[Start of section]
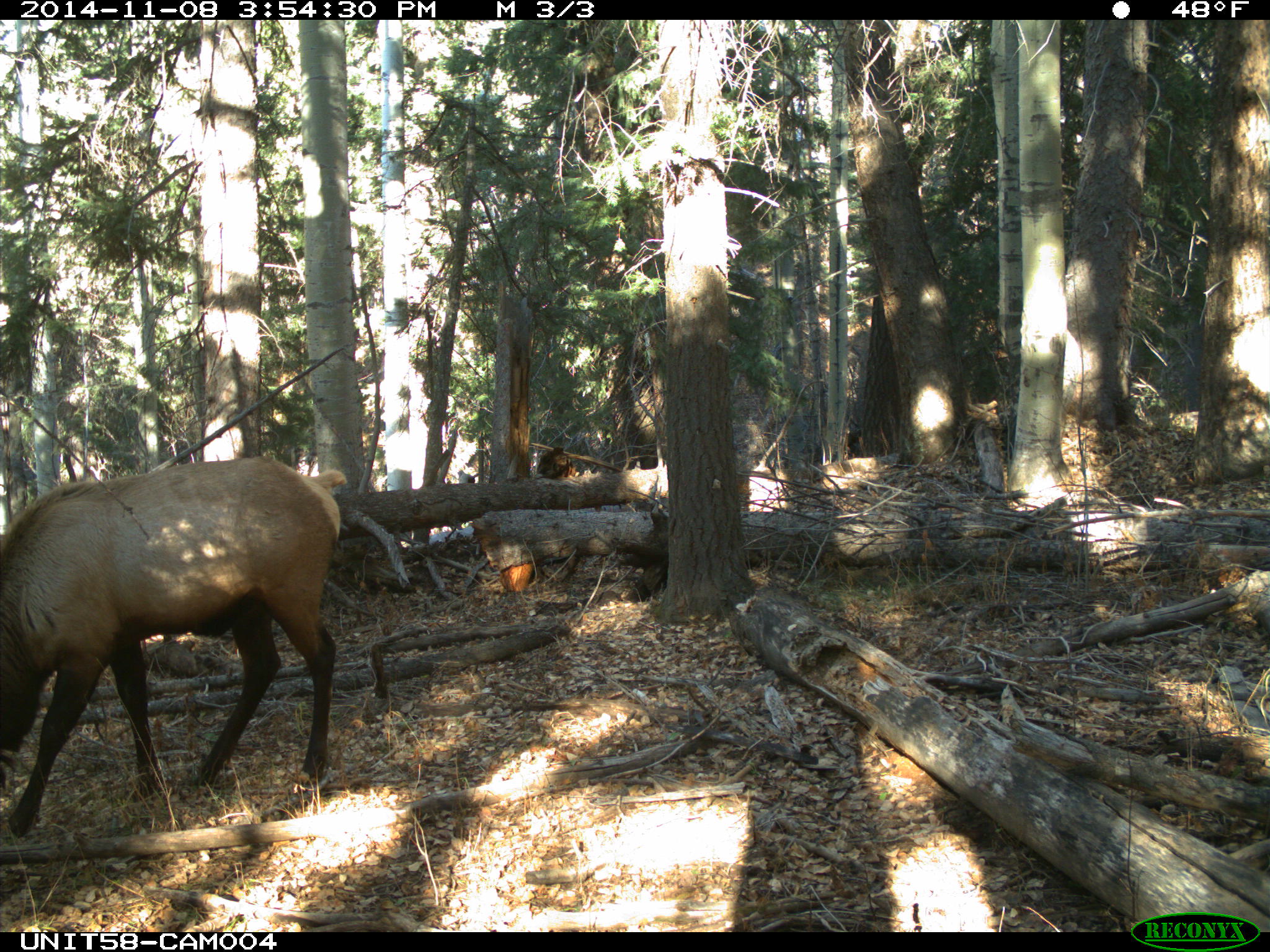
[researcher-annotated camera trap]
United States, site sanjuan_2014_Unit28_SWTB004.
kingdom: Animalia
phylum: Chordata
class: Mammalia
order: Artiodactyla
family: Cervidae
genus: Cervus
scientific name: Cervus elaphus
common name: red deer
[End of section]
*Work request*:
Repeat exactly the lines from the one containing "phylum: Chordata" through the last line of the records above, both included, and nothing else.

*Worked solution*:
phylum: Chordata
class: Mammalia
order: Artiodactyla
family: Cervidae
genus: Cervus
scientific name: Cervus elaphus
common name: red deer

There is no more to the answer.